> Data listing
##########
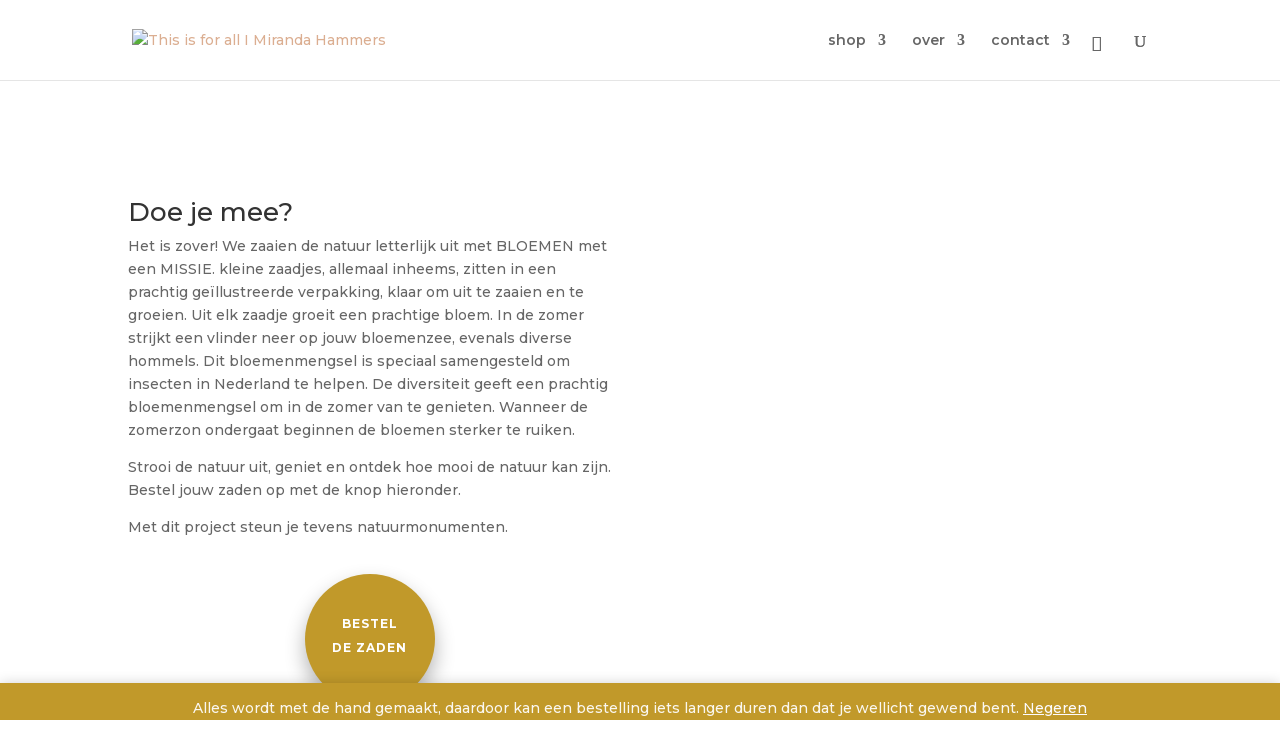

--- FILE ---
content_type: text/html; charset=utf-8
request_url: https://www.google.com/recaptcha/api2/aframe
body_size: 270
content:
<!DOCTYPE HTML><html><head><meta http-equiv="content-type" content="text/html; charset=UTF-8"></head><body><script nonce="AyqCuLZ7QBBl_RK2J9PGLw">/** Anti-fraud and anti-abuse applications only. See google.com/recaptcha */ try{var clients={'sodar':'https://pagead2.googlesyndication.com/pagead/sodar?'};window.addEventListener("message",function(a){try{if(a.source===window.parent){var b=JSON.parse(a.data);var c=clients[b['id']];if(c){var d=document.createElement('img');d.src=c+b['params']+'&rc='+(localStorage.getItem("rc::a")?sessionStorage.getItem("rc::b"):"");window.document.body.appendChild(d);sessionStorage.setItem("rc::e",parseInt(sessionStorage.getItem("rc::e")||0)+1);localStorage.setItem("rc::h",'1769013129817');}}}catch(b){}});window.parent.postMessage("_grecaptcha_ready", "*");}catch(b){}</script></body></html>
##########
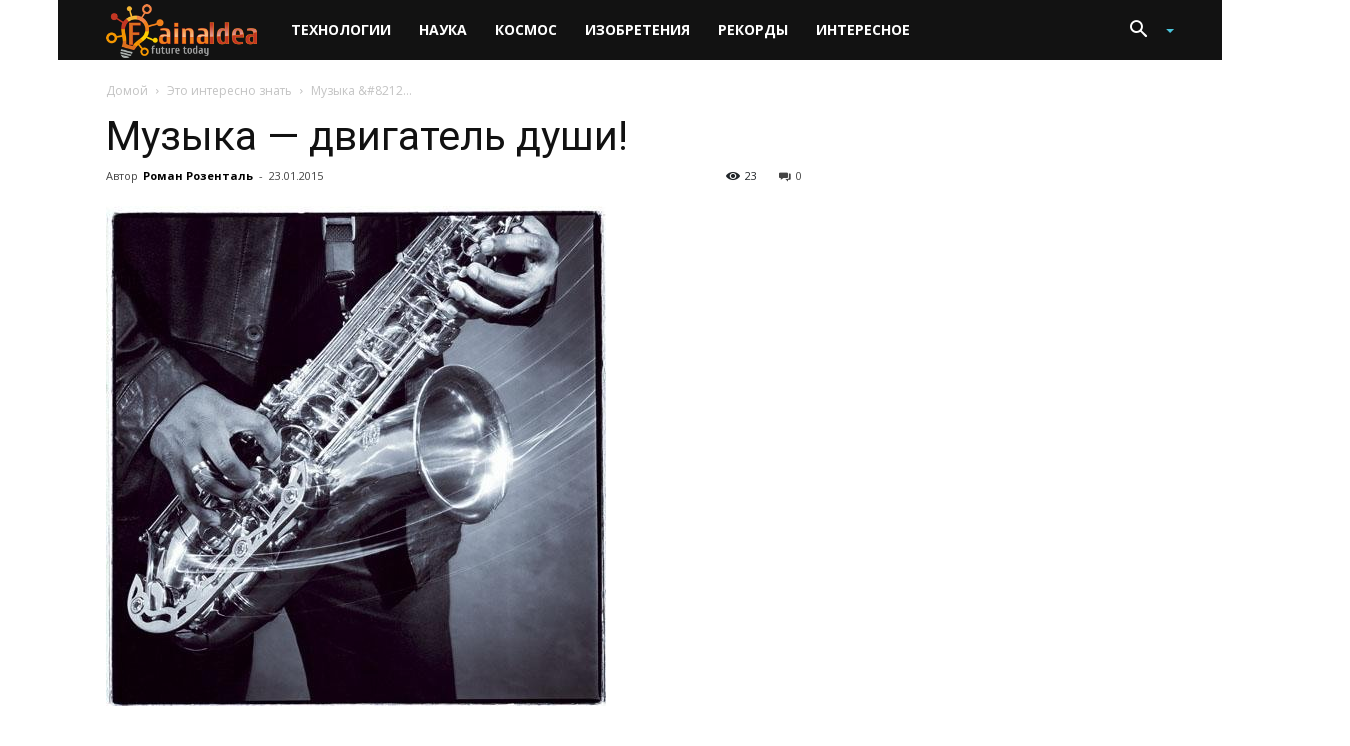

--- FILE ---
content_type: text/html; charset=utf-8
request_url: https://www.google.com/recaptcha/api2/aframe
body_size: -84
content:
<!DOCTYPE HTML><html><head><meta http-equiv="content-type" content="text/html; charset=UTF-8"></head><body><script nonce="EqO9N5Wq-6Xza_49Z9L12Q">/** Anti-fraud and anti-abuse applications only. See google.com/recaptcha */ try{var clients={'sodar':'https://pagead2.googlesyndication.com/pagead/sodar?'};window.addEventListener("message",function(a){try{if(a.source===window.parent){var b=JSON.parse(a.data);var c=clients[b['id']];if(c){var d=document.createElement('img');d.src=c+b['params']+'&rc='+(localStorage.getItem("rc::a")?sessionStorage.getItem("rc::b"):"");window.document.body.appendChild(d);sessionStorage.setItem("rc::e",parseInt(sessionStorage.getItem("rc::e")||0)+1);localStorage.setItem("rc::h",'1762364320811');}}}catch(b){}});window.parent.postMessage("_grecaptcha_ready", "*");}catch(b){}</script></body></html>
##########
> Your instructions
Wherever the string "only" appears in a line above, copy that line.

> Your solution
<!DOCTYPE HTML><html><head><meta http-equiv="content-type" content="text/html; charset=UTF-8"></head><body><script nonce="AyqCuLZ7QBBl_RK2J9PGLw">/** Anti-fraud and anti-abuse applications only. See google.com/recaptcha */ try{var clients={'sodar':'https://pagead2.googlesyndication.com/pagead/sodar?'};window.addEventListener("message",function(a){try{if(a.source===window.parent){var b=JSON.parse(a.data);var c=clients[b['id']];if(c){var d=document.createElement('img');d.src=c+b['params']+'&rc='+(localStorage.getItem("rc::a")?sessionStorage.getItem("rc::b"):"");window.document.body.appendChild(d);sessionStorage.setItem("rc::e",parseInt(sessionStorage.getItem("rc::e")||0)+1);localStorage.setItem("rc::h",'1769013129817');}}}catch(b){}});window.parent.postMessage("_grecaptcha_ready", "*");}catch(b){}</script></body></html>
<!DOCTYPE HTML><html><head><meta http-equiv="content-type" content="text/html; charset=UTF-8"></head><body><script nonce="EqO9N5Wq-6Xza_49Z9L12Q">/** Anti-fraud and anti-abuse applications only. See google.com/recaptcha */ try{var clients={'sodar':'https://pagead2.googlesyndication.com/pagead/sodar?'};window.addEventListener("message",function(a){try{if(a.source===window.parent){var b=JSON.parse(a.data);var c=clients[b['id']];if(c){var d=document.createElement('img');d.src=c+b['params']+'&rc='+(localStorage.getItem("rc::a")?sessionStorage.getItem("rc::b"):"");window.document.body.appendChild(d);sessionStorage.setItem("rc::e",parseInt(sessionStorage.getItem("rc::e")||0)+1);localStorage.setItem("rc::h",'1762364320811');}}}catch(b){}});window.parent.postMessage("_grecaptcha_ready", "*");}catch(b){}</script></body></html>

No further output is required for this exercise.